PASSAGE:
=-=-=-=-=
Nope. Humans are arrogant and stupid and we have spent the better part of a half century separating sex from reproduction. It happened to the Siskos and it will continue to happen because people assume it can't happen to them.

Well, for whatever it's worth, at least humans are not alone in this time-honored folly...

U1P7juq.jpg
 
The sad thing is that this was being discussed at least 15 years ago on TrekBBS! Why nobody’s gone in with their iPhone and filmed this for us nerds is beyond me. :) If this was in the UK, Idve done it already.
 
The sad thing is that this was being discussed at least 15 years ago on TrekBBS! Why nobody’s gone in with their iPhone and filmed this for us nerds is beyond me. :) If this was in the UK, Idve done it already.
UCLA policy strictly forbids recording any video or audio while viewing archival materials and the room is monitored. I couldn't have gotten away with doing any recording even if I wanted to when I went to view it last year. Best I could do was make copious notes on the script.
 
I still think it's wild that this stuff hasn't been officially released.

It is one of the great conundrum's of Star Trek that The Motion Picture has often gotten the Cadillac treatment (and justifiably so) while the more popular and critically acclaimed films (your mileage may vary) The Wrath of Khan and The Voyage Home have gotten a more run of the mill approach to extras. (The original DVD releases of 2 and 3 had cast interviews that were shot so badly I had a hard time watching them.)

So many of the cast and crew of TWOK are gone now. It's really too bad. But maybe some day we'll get a "let's open the vaults" edition. Heck, I'd buy it one more time for that.
 
The audio clips were all recorded at UCLA -- so they don't monitor it too well since the entire movie war recorded in one shot
 
How has the UCLA workprint not been digitally scanned for preservation and further archival purposes? You think with technology the way it is today they would be doing such.
=-=-=-=-=
SOURCE DATA:
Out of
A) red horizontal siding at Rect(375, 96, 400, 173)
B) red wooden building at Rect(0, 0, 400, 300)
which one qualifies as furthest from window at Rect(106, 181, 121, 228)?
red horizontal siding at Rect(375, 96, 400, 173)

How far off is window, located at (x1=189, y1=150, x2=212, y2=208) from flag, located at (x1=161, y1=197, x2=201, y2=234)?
=-=-=-=-=
WHAT YOU WILL DO:
[a] From the Star Trek discussion, copy the part that opens with the words containing "U1P7juq.jpg" and closes with "on the script.".
[b] In the Star Trek discussion, what does UCLA policy forbid while someone views archival materials?
[c] List every Star Trek film that the Star Trek discussion names by its full title.

OUTPUTS BY TASK:
[a]
U1P7juq.jpg
 
The sad thing is that this was being discussed at least 15 years ago on TrekBBS! Why nobody’s gone in with their iPhone and filmed this for us nerds is beyond me. :) If this was in the UK, Idve done it already.
 
The sad thing is that this was being discussed at least 15 years ago on TrekBBS! Why nobody’s gone in with their iPhone and filmed this for us nerds is beyond me. :) If this was in the UK, Idve done it already.
UCLA policy strictly forbids recording any video or audio while viewing archival materials and the room is monitored. I couldn't have gotten away with doing any recording even if I wanted to when I went to view it last year. Best I could do was make copious notes on the script.

[b] Recording any video or audio.

[c]
The Motion Picture
The Wrath of Khan
The Voyage Home